The chairman of a new committee tasked with helping Northampton to become carbon neutral by 2030 admits the task is a ‘daunting’ one, but that it must be attempted.
Northampton Borough Council declared a ‘climate emergency’ earlier this month, which means it is now putting the environment at the heart of the decisions it makes.
Tuesday evening (June 18) saw the first ever meeting of the council’s ‘air quality’ panel, though its remit is expanded to include all things climate related.
Members of the borough and county councils, all three main parties, the Green Party, and the Youth Council attended the inaugural meeting, which from now on will meet ‘regularly’ and become paperless.
Its chairman, the borough council’s climate champion Councillor Samuel Kilby-Shaw, said: “I must admit that this is a daunting task. On the one hand, you have the task of getting the borough council carbon neutral, but then you also have the borough of Northampton to consider, and they are two very different things.
“I think it’s ambitious, but we should be aiming for it. We will make some mistakes along the way, but we have to be prepared for that.”
Council leader Jonathan Nunn added: “You will have seen already that we have declared a climate emergency, and it’s a really serious thing for us. There’s going to be changes and many costs associated with that.
“I’m frightened as hell by the target for becoming carbon neutral by 2030, but we have to rise to the task. Principles are principles, and the purpose of this group is to get us through these challenges. But this council can’t do it on its own, it needs support and help from everyone.”
Cabinet member for the environment, Councillor Mike Hallam, informed the committee of some of the actions the borough council had already taken to improve the environment.
This included purchasing electric vehicles for the environmental services contract holder Veolia, adding solar panels and high efficiency boilers to existing housing stock, launching a taxi emissions policy and installing LED lighting in council car parks.
Dialogue at the meeting focussed on making buses more attractive to commuters, educating residents through marketing, the use of electric buses and cars and increasing the amount of charging points in the town, and air quality.
Labour councillor Zoe Smith said: “I would love to have an electric car, but I know that I would find it quite difficult to charge it. It would almost be impossible at the moment to own an electric car where I live in Abington.”

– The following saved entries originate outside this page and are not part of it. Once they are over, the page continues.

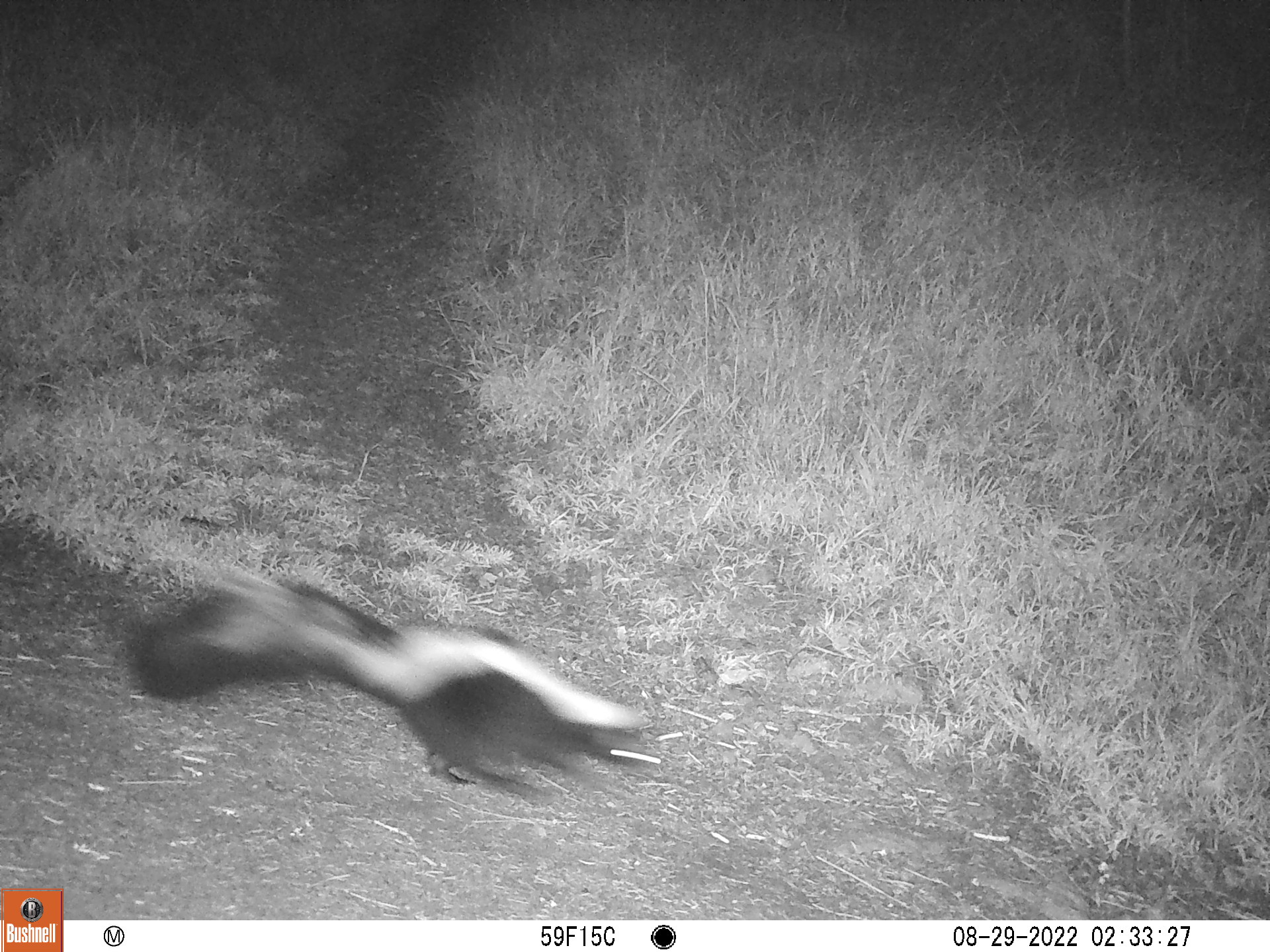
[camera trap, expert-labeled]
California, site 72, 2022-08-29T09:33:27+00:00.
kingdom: Animalia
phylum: Chordata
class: Mammalia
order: Carnivora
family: Mephitidae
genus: Mephitis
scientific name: Mephitis mephitis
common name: striped skunk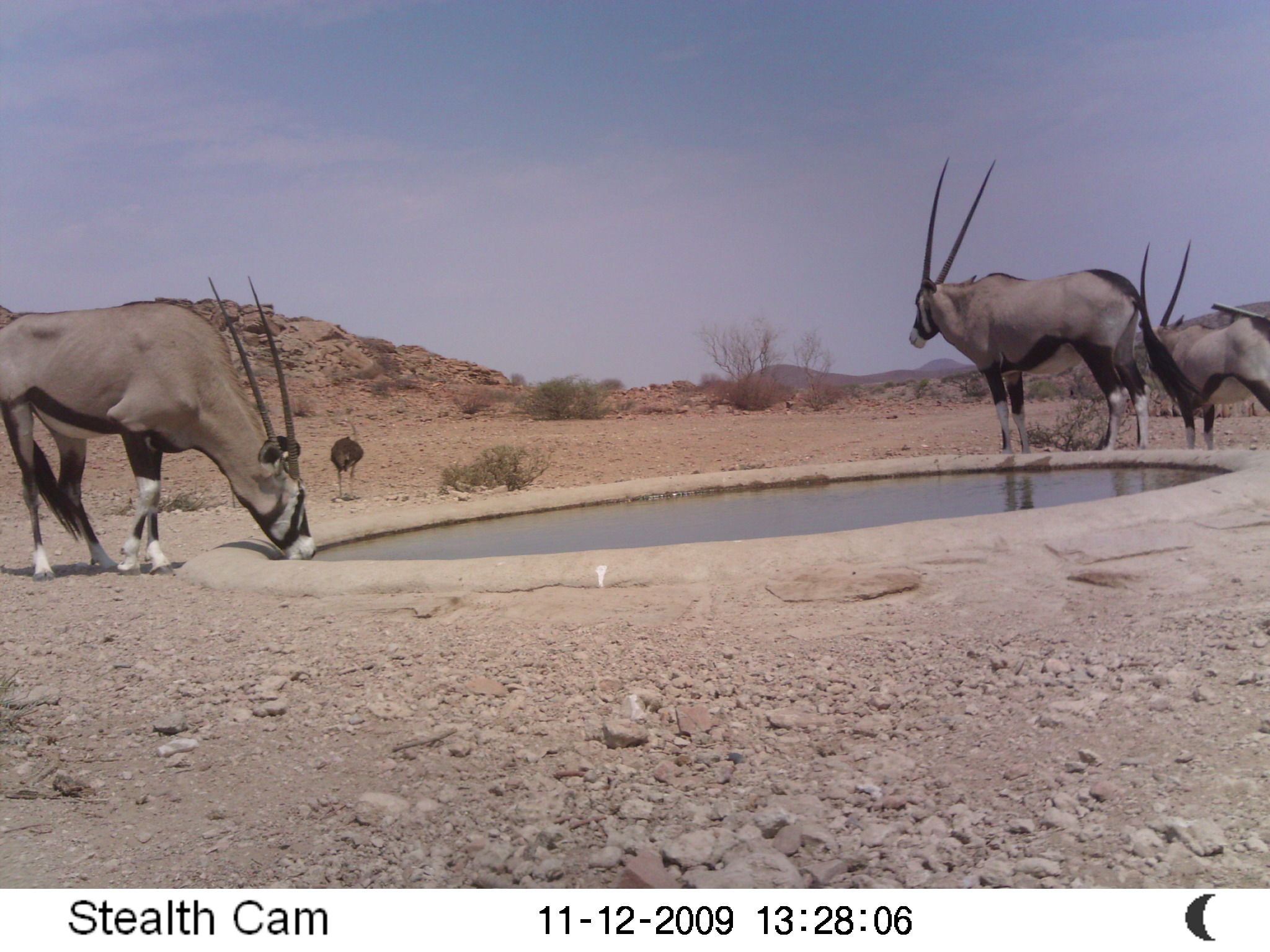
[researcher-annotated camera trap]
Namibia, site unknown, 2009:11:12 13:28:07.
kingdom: Animalia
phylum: Chordata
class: Mammalia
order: Artiodactyla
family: Bovidae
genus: Oryx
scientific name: Oryx gazella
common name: gemsbok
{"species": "Oryx gazella (gemsbok)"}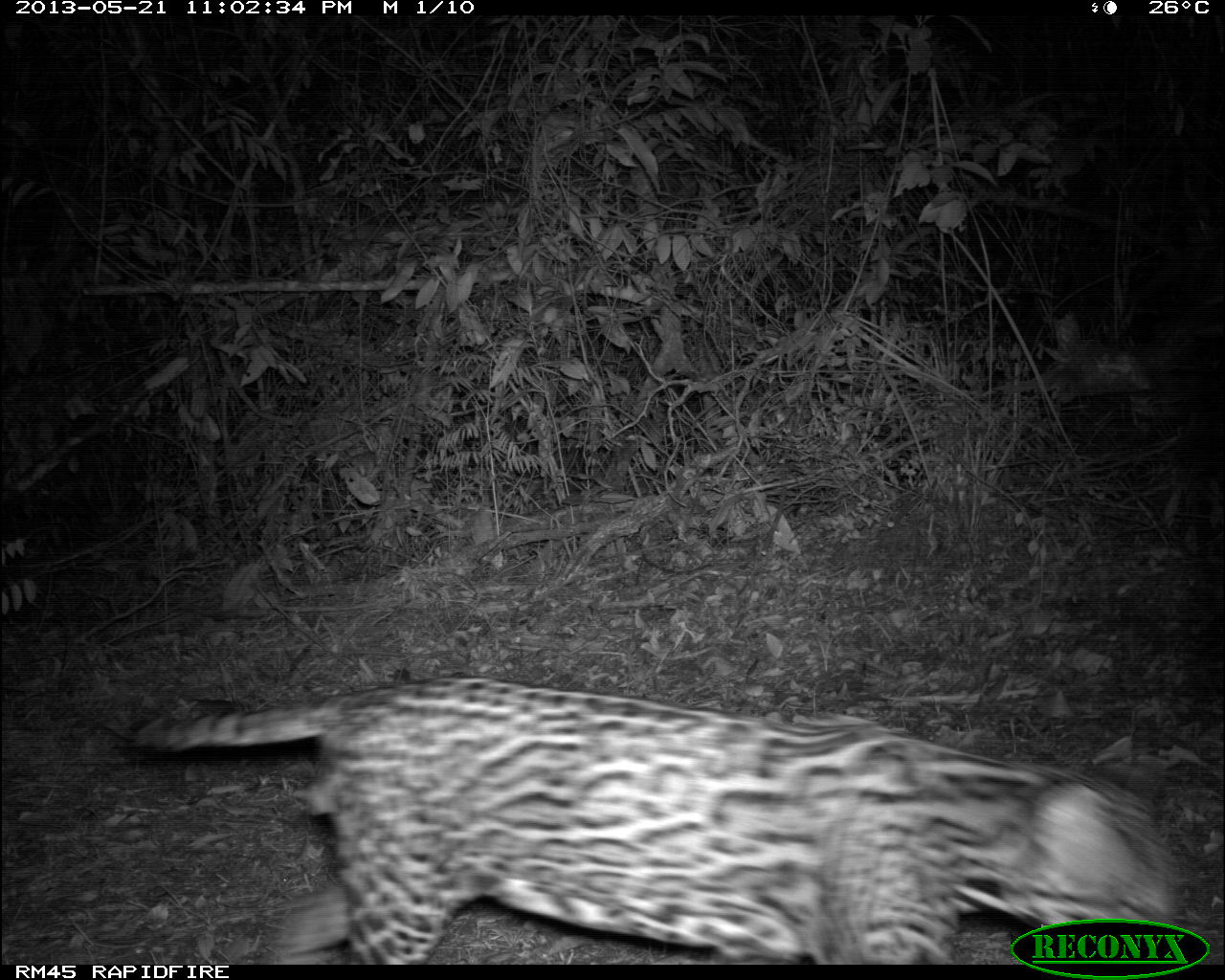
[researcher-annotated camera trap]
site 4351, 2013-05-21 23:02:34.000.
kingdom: Animalia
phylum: Chordata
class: Mammalia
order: Carnivora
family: Felidae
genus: Leopardus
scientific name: Leopardus pardalis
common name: ocelot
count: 1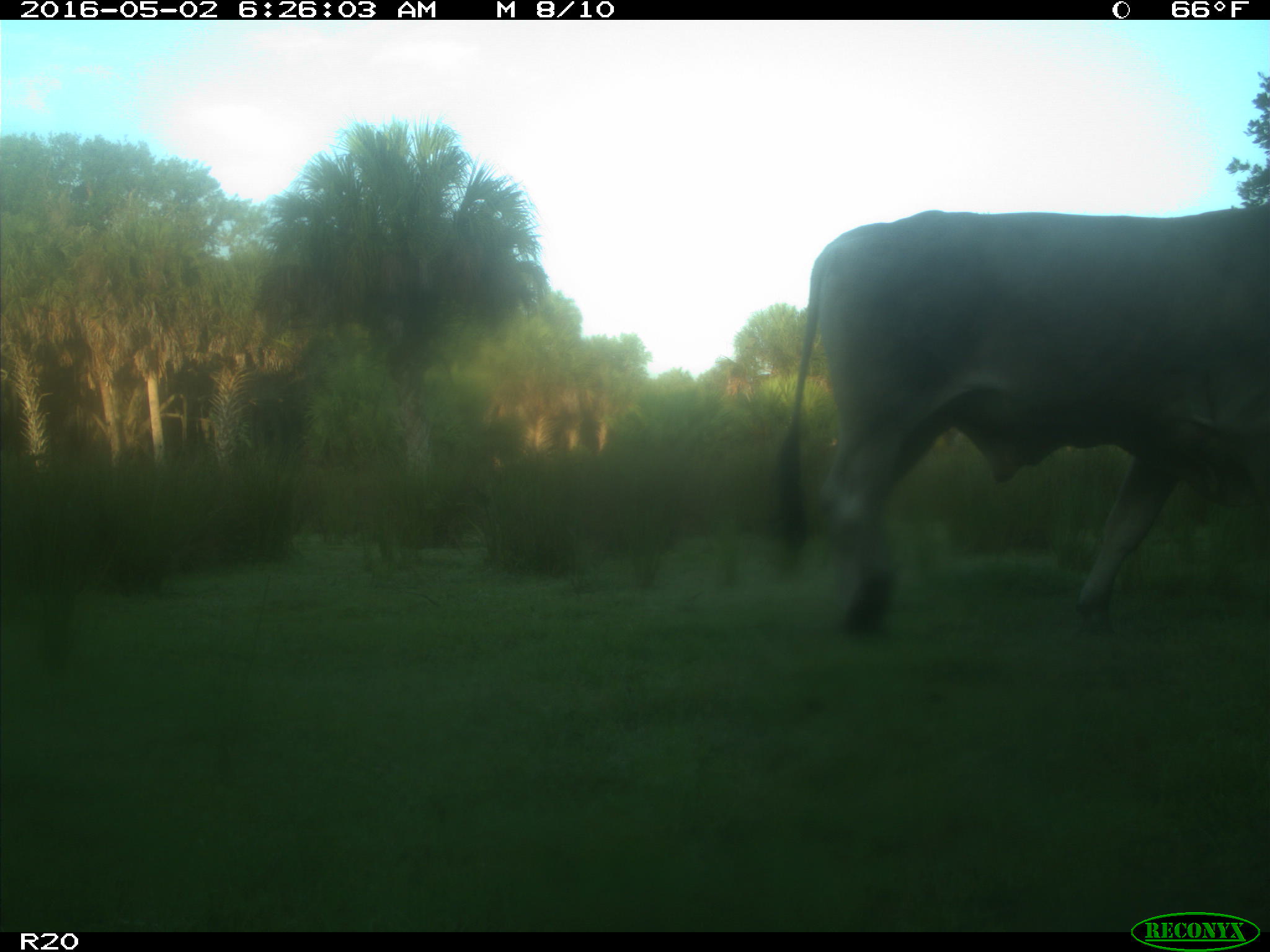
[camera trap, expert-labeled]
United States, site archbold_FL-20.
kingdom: Animalia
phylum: Chordata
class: Mammalia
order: Artiodactyla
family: Bovidae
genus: Bos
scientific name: Bos taurus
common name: domestic cow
Bos taurus (domestic cow).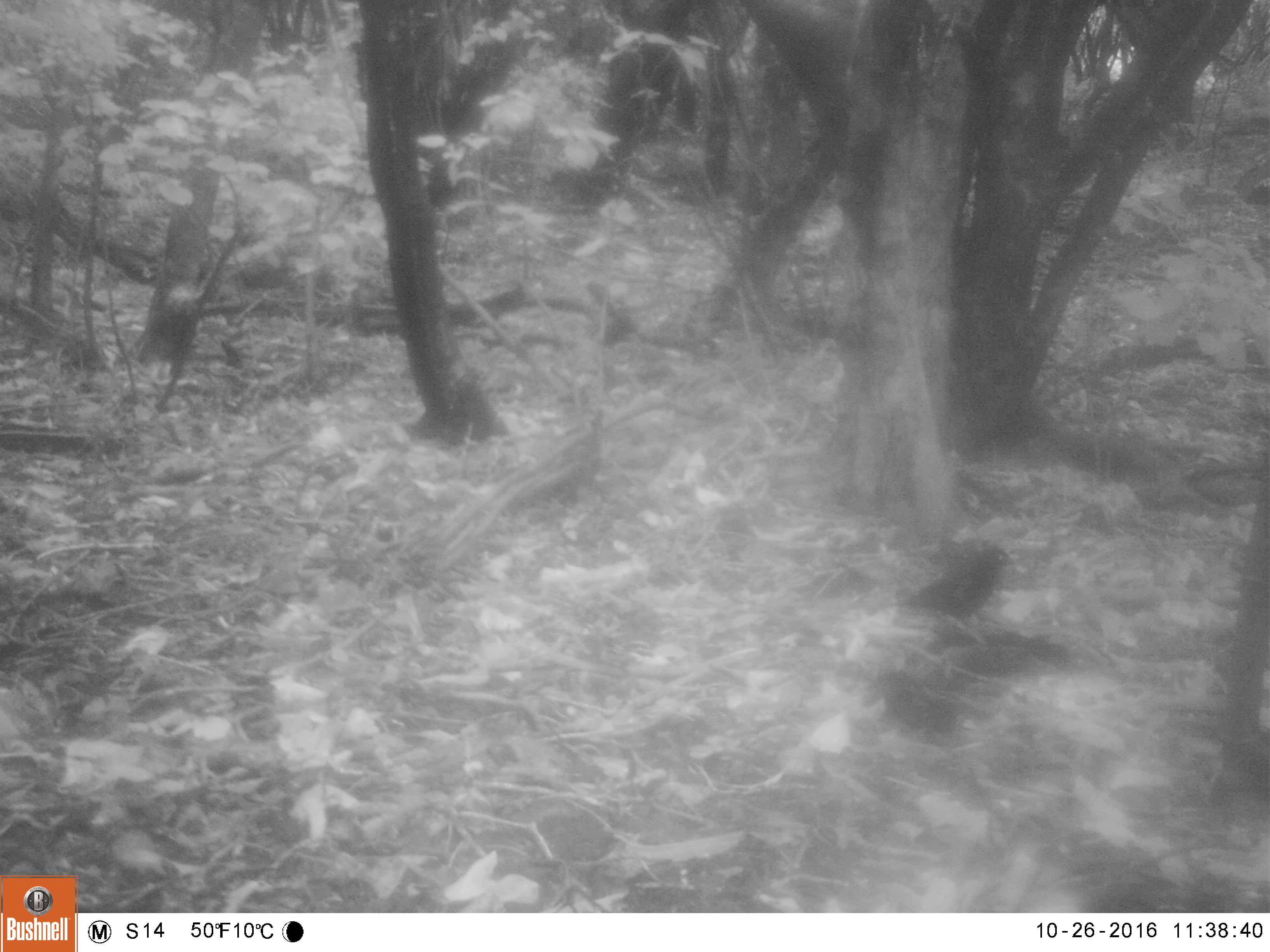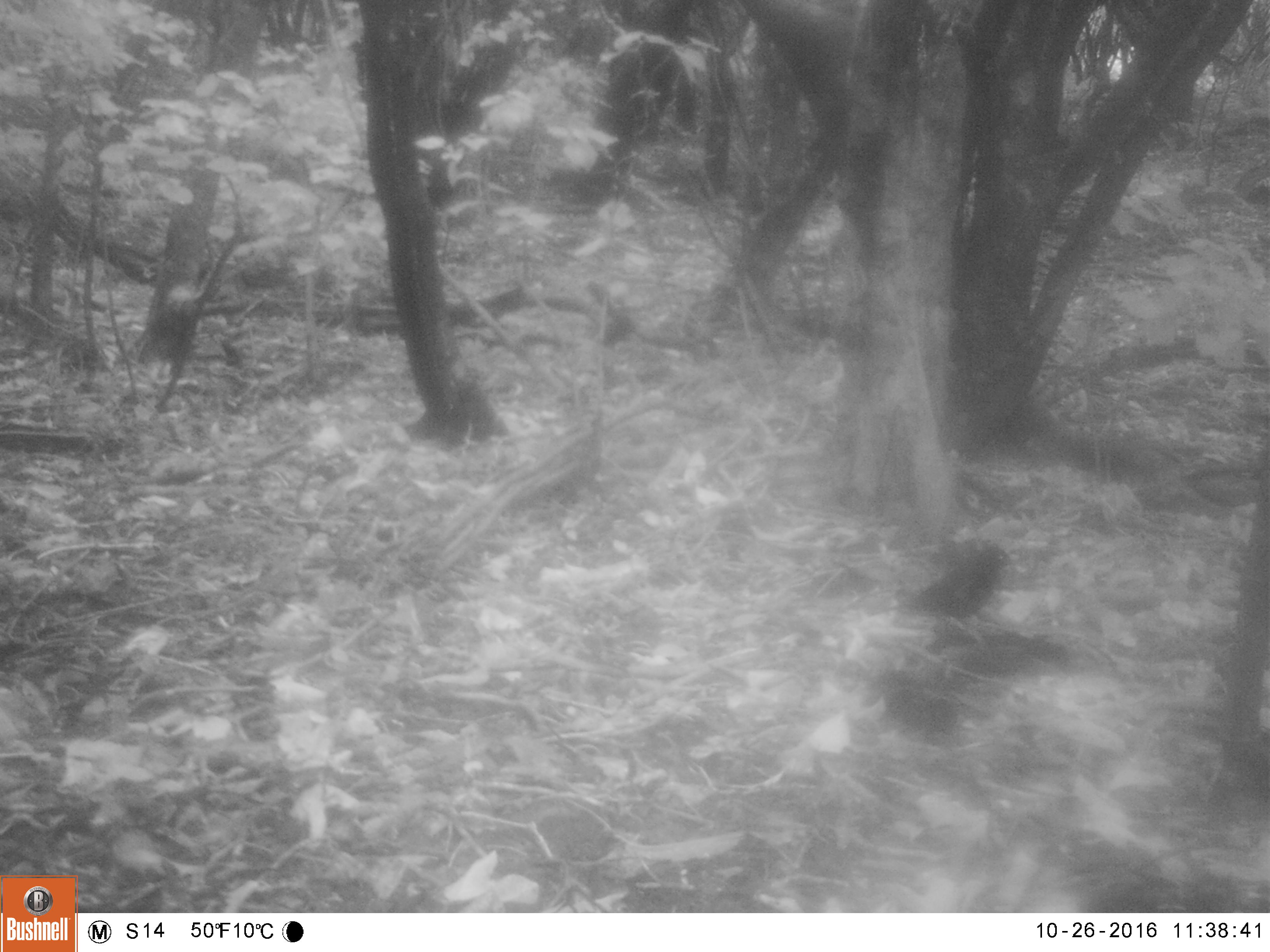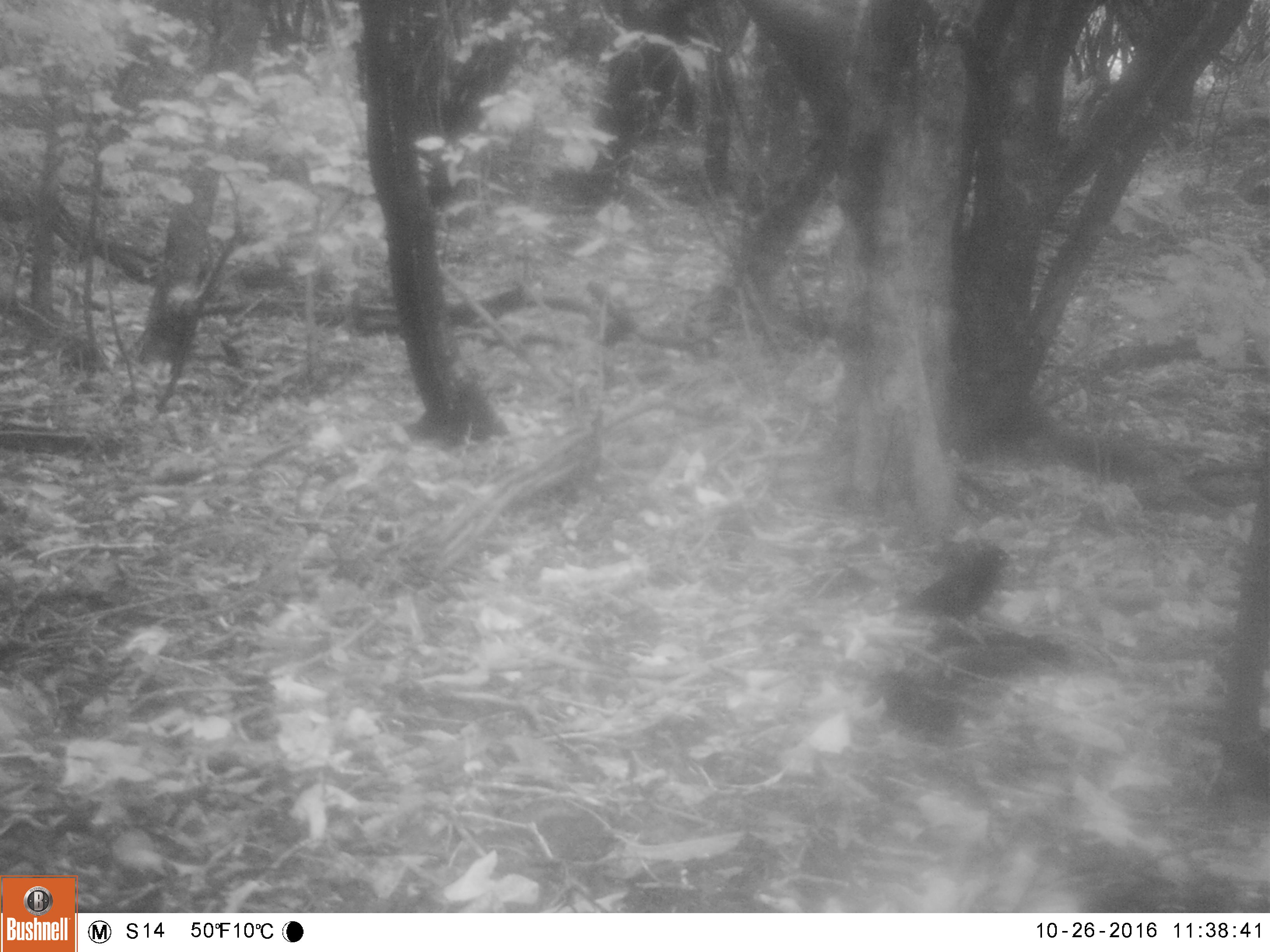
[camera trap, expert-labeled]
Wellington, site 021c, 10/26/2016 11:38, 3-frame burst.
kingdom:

And David Garlick, of Transition Town Northampton, added: “I think this is all great, but how do we measure where we are now and how do we know when we are carbon neutral? Do we set targets so that by 2025 we are halfway there, or are we nearer or further away? And I’m all for marketing and engagement, but I’m more impressed with some quick wins that we can get like reducing speed limits in some areas.”
Councillor Hallam said that when it came to air quality ‘some areas are a little better but some are a little worse’. Recent figures indicated that areas such as York Road and Cheyne Walk had increased over the last year, but Councillor Hallam said the figures may have been affected by the warmer climate in June last year. But earlier this month, he did concede that air quality was ‘a serious concern’ in the town. The annual air quality report for Northampton is set to be submitted to DEFA by the end of the month.
He added: “This is a complex issue and we thought it would be useful to get some experts in the room. We are not professing to be the experts on this, but the council has made a very clear commitment moving forward.”